*Text provided*.

┄┄┄┄┄┄┄┄┄┄

# MTL tip



## Ruwaid (30/9/16)

Howzit gents

Please excuse me if this aint the right section but I have been reading the tips and tricks section and read through the tips on quitting smoking.

A very nice thread and something that I came across is that in order to give up smoking and take on vaping full time, you need to (most people at least) simulate smoking as closely as possible ie. times, habits, taste, throat hit etc.

According to the thread...one of the best ways to get that throat hit is to: get higher PG flavours, try menthol flavours and use a tank that supplies a good MTL experience.

My question is, as I already have a brand new SMOK TFV8, is there any MTL adaptors or mouth pieces that can be bought for the tank? As the few puffs i had from using the tank and a friend's mod had a more device to lung hit and it didnt really stop my craving for smoking...tho, i have not been trying hard enough and hoping to do so when i buy a mod soon.

Thank you guys


----------



## Ruwaid (30/9/16)

Sorry guys, forgot to mention...a tip like the Aspire Nautilus but to suit the SMOK TFV8 tank?


----------



## Silver (30/9/16)

Hi @Ruwaid 

I don't have the TFV8 tank so I may be wrong - but my impression is that it is a tank suited to much higher power and lung hits.

For mouth to lung vaping one generally needs far less power because you have less airflow and if you have too much power on a mouth to lung device it generally gets too hot and doesnt work well.

You can try closing down the airflow on the TFV8 if that is possible and try getting a drip tip with a smaller opening - and then vape on it with the highest ohm coils available at a lowish power - but I do not know if that will work - my guess is it will be far from ideal.

Maybe someone else with the TFV8 can comment

Reactions: Agree 2


----------



## Andre (30/9/16)

I doubt it very much. That tank is made for clouds and direct to lung. Don't think anything you do will be able to convert it to MTL.

Reactions: Agree 1


----------



## Ruwaid (30/9/16)

Thank you @Silver Appreciate the feedback bud. I do have an Anyvape 80w VMW Sub Ohm mod that I havent even used yet and maybe that would work if I choose a smaller tank that requires low power to provide MTL experience.

Closing off the airflow on the cloud beast could work tho I havent tried. And yes, the cloud beats comes with a 510 RBA drip tip adaptor so I could try a smaller tip.


----------



## Ruwaid (30/9/16)

Thank you @Andre then a new tank might need to be in the pipeline for my usual smoke cravings and the cloud beast for just that 
Anyone suggest a SMOK TFV4 tank to provide a MTL experience as I heard it has some adaptor and I know of a friend that has one for sale.

┄┄┄┄┄┄┄┄┄┄

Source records
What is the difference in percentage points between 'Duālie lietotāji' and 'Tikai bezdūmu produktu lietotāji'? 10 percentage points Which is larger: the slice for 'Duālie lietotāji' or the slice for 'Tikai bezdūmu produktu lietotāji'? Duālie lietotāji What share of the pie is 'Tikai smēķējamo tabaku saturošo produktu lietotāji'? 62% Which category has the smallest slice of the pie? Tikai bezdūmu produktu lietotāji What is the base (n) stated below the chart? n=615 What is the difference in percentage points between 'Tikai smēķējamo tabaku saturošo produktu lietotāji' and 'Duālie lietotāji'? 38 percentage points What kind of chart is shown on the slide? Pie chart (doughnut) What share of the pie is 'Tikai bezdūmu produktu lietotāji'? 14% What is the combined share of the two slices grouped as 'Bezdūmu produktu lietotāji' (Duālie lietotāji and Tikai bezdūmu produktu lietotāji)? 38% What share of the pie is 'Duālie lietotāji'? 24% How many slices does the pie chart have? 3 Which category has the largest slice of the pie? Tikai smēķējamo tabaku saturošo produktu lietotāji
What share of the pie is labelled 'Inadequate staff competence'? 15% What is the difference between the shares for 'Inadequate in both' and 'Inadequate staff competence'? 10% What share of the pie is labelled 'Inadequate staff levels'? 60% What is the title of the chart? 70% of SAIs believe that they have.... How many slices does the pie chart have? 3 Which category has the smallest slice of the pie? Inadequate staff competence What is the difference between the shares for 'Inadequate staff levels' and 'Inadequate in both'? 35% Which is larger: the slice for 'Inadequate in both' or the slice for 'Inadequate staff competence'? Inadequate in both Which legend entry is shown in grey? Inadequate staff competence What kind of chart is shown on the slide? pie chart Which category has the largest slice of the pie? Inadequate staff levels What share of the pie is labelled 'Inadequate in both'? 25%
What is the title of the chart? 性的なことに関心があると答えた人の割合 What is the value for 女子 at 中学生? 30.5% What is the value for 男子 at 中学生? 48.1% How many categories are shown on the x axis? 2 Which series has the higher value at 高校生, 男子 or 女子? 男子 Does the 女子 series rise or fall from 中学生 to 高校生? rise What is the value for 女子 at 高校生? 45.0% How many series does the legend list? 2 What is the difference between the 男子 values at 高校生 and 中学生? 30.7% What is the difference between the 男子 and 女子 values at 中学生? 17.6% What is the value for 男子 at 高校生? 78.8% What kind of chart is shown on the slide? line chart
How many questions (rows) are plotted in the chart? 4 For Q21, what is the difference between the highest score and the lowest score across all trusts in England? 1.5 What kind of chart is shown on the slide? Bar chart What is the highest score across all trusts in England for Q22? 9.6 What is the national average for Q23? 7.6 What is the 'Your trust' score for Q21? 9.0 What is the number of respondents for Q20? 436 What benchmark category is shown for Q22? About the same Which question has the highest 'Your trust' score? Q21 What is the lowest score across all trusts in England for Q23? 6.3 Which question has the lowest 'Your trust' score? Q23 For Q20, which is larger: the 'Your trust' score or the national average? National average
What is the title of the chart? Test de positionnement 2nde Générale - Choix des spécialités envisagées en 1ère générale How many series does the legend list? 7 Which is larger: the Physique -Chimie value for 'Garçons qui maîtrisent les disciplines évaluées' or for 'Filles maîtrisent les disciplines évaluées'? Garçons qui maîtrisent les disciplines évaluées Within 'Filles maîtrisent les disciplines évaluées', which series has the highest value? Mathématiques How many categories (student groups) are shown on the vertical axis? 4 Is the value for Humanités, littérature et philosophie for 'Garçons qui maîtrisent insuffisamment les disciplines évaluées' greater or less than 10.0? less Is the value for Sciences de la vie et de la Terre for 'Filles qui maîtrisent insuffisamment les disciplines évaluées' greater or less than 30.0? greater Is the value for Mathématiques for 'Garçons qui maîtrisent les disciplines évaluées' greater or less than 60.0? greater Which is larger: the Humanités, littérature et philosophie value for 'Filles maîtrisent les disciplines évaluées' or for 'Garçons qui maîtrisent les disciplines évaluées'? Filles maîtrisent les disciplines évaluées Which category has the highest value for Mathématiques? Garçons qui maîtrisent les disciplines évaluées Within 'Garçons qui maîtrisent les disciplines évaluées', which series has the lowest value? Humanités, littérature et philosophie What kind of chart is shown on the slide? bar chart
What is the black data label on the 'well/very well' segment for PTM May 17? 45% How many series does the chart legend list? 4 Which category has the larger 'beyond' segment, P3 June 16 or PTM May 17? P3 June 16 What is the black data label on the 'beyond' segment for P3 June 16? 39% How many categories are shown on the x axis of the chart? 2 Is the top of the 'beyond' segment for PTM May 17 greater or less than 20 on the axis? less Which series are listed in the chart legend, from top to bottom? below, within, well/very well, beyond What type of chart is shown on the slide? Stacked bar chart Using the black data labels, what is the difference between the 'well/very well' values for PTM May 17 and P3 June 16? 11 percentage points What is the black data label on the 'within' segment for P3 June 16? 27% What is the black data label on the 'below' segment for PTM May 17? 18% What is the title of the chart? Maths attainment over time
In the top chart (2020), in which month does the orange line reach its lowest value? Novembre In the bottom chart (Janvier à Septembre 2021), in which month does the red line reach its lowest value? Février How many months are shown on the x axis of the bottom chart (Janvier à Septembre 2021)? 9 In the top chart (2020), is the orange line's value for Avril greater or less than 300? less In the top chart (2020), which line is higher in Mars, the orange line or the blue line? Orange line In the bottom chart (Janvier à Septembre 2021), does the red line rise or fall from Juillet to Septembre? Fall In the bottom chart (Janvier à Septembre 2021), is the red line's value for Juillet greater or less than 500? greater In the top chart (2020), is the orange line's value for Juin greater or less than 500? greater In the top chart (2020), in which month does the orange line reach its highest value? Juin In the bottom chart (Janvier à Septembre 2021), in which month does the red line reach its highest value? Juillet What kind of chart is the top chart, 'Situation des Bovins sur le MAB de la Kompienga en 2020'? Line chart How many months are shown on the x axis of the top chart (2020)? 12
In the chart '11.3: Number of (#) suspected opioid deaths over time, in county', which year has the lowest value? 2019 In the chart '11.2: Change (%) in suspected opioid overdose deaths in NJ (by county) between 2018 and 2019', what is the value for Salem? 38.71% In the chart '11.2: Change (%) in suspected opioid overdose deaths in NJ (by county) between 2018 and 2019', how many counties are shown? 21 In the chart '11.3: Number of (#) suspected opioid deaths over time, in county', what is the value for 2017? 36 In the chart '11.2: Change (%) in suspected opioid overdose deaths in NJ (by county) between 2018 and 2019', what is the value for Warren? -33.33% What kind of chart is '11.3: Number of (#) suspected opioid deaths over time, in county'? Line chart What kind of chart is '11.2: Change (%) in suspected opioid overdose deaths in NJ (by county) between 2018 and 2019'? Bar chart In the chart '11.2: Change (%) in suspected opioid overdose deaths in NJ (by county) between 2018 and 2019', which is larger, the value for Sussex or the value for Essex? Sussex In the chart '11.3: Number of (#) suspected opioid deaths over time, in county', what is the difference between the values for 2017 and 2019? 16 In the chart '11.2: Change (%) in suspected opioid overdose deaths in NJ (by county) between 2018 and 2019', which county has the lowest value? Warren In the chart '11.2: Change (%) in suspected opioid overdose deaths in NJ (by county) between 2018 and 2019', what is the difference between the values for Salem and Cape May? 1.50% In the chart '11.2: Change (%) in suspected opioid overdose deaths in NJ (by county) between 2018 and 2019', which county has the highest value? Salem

┄┄┄┄┄┄┄┄┄┄

*Task*. Reproduce the passage of the MTL tip thread starting with "Maybe someone else" and going on through "convert it to MTL.", word for word.

*Output of the exercise*.
Maybe someone else with the TFV8 can comment

Reactions: Agree 2


----------



## Andre (30/9/16)

I doubt it very much. That tank is made for clouds and direct to lung. Don't think anything you do will be able to convert it to MTL.